- _Exercise requirements_
Report each line of the material below that contains the word "crop".

- _Task input_
= = = = =
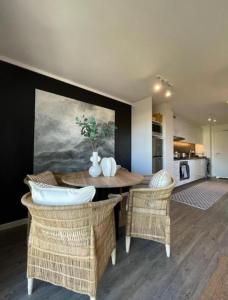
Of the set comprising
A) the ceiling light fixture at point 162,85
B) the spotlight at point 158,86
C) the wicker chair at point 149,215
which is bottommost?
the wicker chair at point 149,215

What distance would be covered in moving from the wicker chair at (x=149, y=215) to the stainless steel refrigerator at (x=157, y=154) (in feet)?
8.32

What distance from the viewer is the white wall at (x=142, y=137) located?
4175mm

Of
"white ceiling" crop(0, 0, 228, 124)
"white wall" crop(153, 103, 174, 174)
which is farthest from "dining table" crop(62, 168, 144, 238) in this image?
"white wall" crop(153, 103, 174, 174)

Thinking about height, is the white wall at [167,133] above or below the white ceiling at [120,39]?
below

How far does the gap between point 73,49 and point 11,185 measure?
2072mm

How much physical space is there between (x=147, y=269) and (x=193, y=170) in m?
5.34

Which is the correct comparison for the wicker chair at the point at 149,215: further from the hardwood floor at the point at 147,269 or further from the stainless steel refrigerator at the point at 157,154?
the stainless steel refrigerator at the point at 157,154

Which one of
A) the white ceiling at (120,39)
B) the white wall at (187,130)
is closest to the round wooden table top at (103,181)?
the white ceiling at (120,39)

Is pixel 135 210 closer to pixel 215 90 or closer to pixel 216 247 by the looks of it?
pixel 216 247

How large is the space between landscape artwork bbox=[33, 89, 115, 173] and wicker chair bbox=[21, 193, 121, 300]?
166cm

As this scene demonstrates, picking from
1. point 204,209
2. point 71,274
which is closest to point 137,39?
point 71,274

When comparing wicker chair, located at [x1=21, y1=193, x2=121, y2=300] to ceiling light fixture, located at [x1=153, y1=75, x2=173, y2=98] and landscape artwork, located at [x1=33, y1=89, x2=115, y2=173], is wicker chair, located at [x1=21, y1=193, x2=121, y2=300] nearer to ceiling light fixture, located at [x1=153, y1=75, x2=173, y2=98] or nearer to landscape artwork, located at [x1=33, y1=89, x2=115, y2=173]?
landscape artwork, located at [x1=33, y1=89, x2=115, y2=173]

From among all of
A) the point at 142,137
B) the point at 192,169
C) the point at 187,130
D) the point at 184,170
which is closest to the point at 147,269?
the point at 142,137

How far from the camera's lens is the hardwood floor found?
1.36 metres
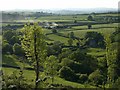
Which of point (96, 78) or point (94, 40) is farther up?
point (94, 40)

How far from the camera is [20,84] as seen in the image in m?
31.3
= = = = =
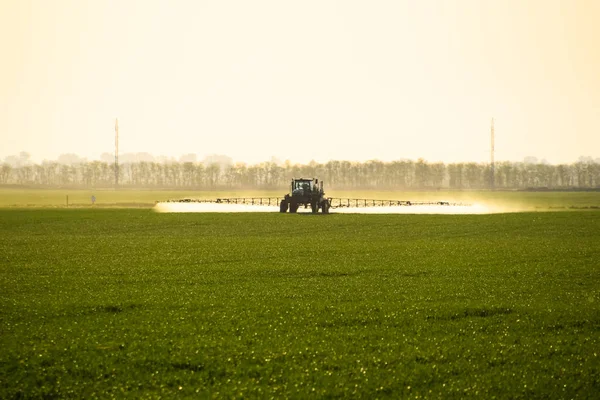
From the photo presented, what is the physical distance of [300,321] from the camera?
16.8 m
= = = = =
- _The output_
"white ceiling" crop(0, 0, 228, 124)
"white wall" crop(153, 103, 174, 174)
which is farthest from "dining table" crop(62, 168, 144, 238) in this image?
"white wall" crop(153, 103, 174, 174)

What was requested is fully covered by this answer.